• **TEXT TO READ**
····················

18-04-2019 | By Paul Whytock
Have you ever left your hire car parked in the Spanish sun? If so, you’ll know just how blisteringly powerful that ball of solar energy can be.
I mention this because I recently became embroiled in a pub conversation with a couple of friends who have properties in Spain, and both of them make full use of the sun’s energy by having solar panels on their roof terraces. Well, why wouldn’t you? Malaga, for example, has close to 3000 hours of sunshine a year.
Anyway, the gist of the conversation was that while my chums are basking in the sun on their roof terraces, guzzling the occasional chilled San Miguel, their electricity costs are being slashed by the energy generated by their photovoltaic (PV) solar panels.
This prompted the question of why their cars were not harvesting the same solar energy while being toasted by the Spanish sun on the villa driveway?. This makes enormous sense.
One of my mates was convinced he had hit on the groundbreaking idea of vehicle manufacturers offering solar panels on car roofs as an optional extra.
But before he rushed out of the pub on his way to the Patents Office to register his fortune-making theory, I told him that quite a few car makers were already developing models with solar panel roofs. And there is even a solar paint idea, albeit, at the experimental stage, that uses photovoltaic technology that, in the future, could be painted onto cars. More about that later.
But is it really such a good idea to have solar panels on cars? Would it really provide significant energy harvesting to make a noticeable contribution to powering electric and hybrid vehicles? And how would they look? Nothing turns off potential car buyers if the vehicle they spend bundles of hard-earned cash on is not visually appealing.
So efficiency and aesthetics are the two big questions when it comes to solar cars.
The aesthetics are easily dealt with. Take a look at this Tesla Model 3 with a solar roof. Nothing ugly about that.
No, the much harder question to answer is, would it be worth it in terms of electricity-generating efficiency?

····················

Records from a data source
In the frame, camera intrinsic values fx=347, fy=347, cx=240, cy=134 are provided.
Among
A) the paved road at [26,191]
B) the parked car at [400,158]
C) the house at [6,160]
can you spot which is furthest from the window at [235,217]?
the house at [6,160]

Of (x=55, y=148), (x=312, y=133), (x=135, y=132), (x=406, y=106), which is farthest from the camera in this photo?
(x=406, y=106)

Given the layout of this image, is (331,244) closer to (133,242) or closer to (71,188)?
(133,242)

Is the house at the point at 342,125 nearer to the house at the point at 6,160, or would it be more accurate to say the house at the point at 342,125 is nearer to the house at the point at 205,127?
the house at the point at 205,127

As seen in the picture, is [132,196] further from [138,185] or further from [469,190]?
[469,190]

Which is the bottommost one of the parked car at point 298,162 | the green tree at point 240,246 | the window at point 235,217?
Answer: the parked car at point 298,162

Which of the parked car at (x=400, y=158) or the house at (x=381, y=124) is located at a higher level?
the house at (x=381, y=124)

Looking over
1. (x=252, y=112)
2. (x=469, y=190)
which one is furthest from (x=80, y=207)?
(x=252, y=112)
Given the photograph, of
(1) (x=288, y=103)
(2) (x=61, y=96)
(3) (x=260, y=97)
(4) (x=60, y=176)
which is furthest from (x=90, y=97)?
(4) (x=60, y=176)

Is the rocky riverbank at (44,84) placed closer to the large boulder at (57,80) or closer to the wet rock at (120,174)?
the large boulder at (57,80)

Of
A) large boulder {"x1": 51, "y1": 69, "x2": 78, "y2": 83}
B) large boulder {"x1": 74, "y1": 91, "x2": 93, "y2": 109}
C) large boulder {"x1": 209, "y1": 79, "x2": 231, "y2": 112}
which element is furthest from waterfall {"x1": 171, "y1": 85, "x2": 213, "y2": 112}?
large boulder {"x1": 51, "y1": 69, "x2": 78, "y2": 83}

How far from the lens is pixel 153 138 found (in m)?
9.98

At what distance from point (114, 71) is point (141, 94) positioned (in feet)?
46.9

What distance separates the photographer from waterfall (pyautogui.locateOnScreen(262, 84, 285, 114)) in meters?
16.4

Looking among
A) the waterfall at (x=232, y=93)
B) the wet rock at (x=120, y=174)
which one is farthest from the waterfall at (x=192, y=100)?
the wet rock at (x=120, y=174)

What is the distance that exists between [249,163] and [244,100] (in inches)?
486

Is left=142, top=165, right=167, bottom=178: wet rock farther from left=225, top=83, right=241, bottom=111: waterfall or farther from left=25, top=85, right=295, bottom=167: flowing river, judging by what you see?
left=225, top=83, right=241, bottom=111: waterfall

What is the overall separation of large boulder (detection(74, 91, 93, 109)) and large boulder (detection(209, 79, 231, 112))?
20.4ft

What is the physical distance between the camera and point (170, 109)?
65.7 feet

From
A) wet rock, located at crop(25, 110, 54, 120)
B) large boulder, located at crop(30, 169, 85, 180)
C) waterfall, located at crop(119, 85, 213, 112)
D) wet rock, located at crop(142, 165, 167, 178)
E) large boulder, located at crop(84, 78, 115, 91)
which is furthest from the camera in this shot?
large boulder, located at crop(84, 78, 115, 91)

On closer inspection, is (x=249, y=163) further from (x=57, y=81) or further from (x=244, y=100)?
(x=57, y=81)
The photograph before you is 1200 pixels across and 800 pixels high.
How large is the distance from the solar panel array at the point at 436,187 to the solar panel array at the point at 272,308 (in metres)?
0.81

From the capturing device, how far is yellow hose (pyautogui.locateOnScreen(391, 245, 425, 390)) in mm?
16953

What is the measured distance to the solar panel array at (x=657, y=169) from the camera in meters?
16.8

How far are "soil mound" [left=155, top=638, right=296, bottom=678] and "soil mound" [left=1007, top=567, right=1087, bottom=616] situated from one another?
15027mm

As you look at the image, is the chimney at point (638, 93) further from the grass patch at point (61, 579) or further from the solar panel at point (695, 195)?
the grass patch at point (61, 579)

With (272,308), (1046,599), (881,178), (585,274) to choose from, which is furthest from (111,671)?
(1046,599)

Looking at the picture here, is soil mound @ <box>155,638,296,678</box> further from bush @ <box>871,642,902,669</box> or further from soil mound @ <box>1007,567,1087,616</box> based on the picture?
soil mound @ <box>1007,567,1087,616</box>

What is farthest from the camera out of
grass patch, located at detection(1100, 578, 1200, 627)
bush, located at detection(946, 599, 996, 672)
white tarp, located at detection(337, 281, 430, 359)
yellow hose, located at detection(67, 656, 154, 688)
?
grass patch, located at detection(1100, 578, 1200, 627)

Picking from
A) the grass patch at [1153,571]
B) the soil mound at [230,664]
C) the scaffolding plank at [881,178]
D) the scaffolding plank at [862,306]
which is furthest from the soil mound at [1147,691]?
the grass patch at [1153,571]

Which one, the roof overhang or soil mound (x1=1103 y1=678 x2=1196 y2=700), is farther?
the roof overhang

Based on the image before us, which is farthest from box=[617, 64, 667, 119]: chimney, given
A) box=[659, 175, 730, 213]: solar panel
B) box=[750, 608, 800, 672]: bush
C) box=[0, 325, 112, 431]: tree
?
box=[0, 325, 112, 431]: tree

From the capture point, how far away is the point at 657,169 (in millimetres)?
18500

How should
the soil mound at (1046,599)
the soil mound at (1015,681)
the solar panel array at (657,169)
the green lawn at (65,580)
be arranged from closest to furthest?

····················

• **REQUIRED WORK**
1. Give again the passage of the article on solar panels for cars that begins at the words "I mention this" and ends after the words "(PV) solar panels.".
2. Summarize the article on solar panels for cars in two sentences.
3. According to the article on solar panels for cars, about how many hours of sunshine does Malaga get a year?

• **EXERCISE SOLUTIONS**
1.
I mention this because I recently became embroiled in a pub conversation with a couple of friends who have properties in Spain, and both of them make full use of the sun’s energy by having solar panels on their roof terraces. Well, why wouldn’t you? Malaga, for example, has close to 3000 hours of sunshine a year.
Anyway, the gist of the conversation was that while my chums are basking in the sun on their roof terraces, guzzling the occasional chilled San Miguel, their electricity costs are being slashed by the energy generated by their photovoltaic (PV) solar panels.

2. A pub conversation with friends whose rooftop solar panels in Spain cut their electricity costs led to the question of why their cars weren't harvesting the same solar energy, and the author pointed out that several car makers are already developing models with solar panel roofs, while a solar paint idea is at the experimental stage. The article names efficiency and aesthetics as the two big questions for solar cars, calling aesthetics easily dealt with and the electricity-generating efficiency the much harder question.

3. Close to 3000 hours.